Source extract
────────

The James Webb Space Telescope Builds Up Expectations

By Mike McElwain

The James Webb Space Telescope (JWST) has made tremendous progress with integration and test activities, keeping on schedule for an October 2018 launch date.  Since the last newsletter (Winter 2016) that highlighted the installation of the 18 segments comprising the telescope primary mirror at NASA’s Goddard Space Flight Center, the flight secondary, tertiary and fine steering mirrors have been aligned and installed as the OTE (Optical Telescope Element).  The final testing of the flight science instruments installed in the ISIM (Integrated Science Instrument Module) prior to attachment onto the observatory was completed after 108 days in the Goddard cryo-vac chamber.  With the subsequent attachment of the ISIM behind the OTE, these two elements have now been merged into OTIS (Optical Telescope element and Integrated Science Instrument Module).  In addition to the OTIS integration at Goddard, two additional hardware integration and test lines are progressing in parallel at Northrop Grumman Aerospace Systems (NGAS), the Project’s observatory contractor.  These lines of integration are for the flight sunshield and spacecraft.

────────

Recorded data
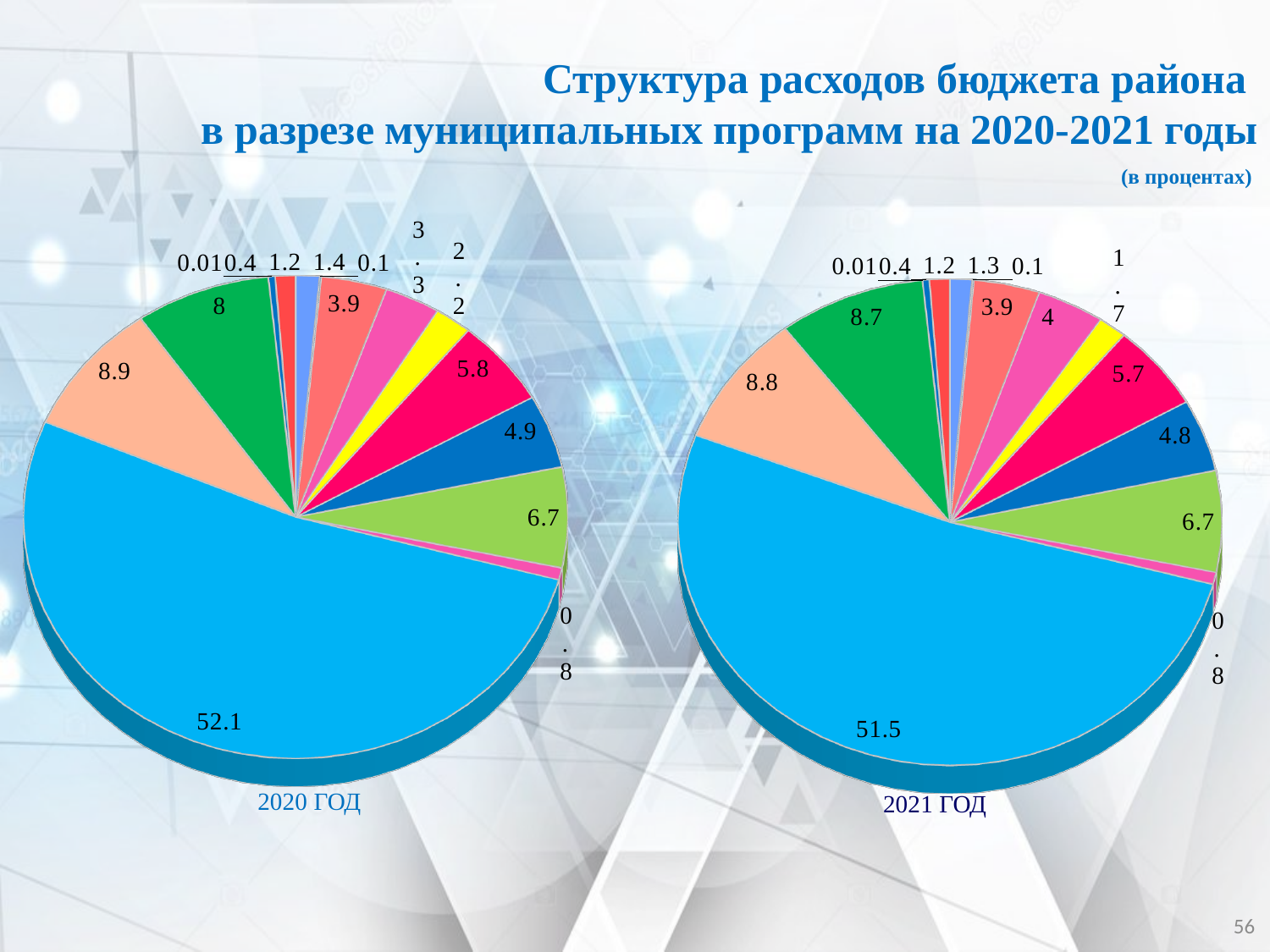
How many pie charts are shown on the slide? 2 In the 2020 ГОД pie chart, what is the value of the largest slice? 52.1 In the 2021 ГОД pie chart, what is the value of the dark green slice? 8.7 What is the difference between the largest slice of the 2020 ГОД chart and the largest slice of the 2021 ГОД chart? 0.6 In the 2021 ГОД pie chart, what is the value of the largest slice? 51.5 In the 2020 ГОД pie chart, what is the value of the light green slice? 6.7 In the 2021 ГОД pie chart, what is the value of the dark blue slice? 4.8 In the 2021 ГОД pie chart, what is the smallest labelled value? 0.01 What kind of chart is used for the 2020 ГОД data? pie chart In the 2020 ГОД pie chart, what is the value of the peach-coloured slice? 8.9 Which is larger: the peach-coloured slice in the 2020 ГОД chart or the peach-coloured slice in the 2021 ГОД chart? 2020 ГОД (8.9) How many slices does the 2020 ГОД pie chart have? 15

────────

Work to complete
Continue the passage about the James Webb Space Telescope's integration and testing from its last sentence. The data has no connection to the passage about the James Webb Space Telescope.

Reply
The 18 primary mirror segment assemblies (PMSAs) were installed with the OTE mounted on the Ambient OTE Assembly Stand (AOAS) located inside the large cleanroom facility at Goddard.   The AOAS amounts to a giant optical bench with laser tracker & radar metrology equipment to determine hardware positions relative to fixed mechanical references on the structure.  For the primary mirror segment installations, the secondary mirror support structure was moved into an over-deployed state, providing clearance for a robotic arm that moved the segments into position.  The location of each mirror segment in six degrees of freedom was accomplished with the combination of the arm and a set of precision machined shims attached to the segments.  Following the PMSAs installation, the secondary mirror was integrated with the secondary mirror support structure (SMSS).  The secondary mirror was installed using a manual installation fixture, since it was a single optical element in a more accessible and contamination neutral position.  The secondary mirror was successfully integrated on March 1, 2016 (Figure 1).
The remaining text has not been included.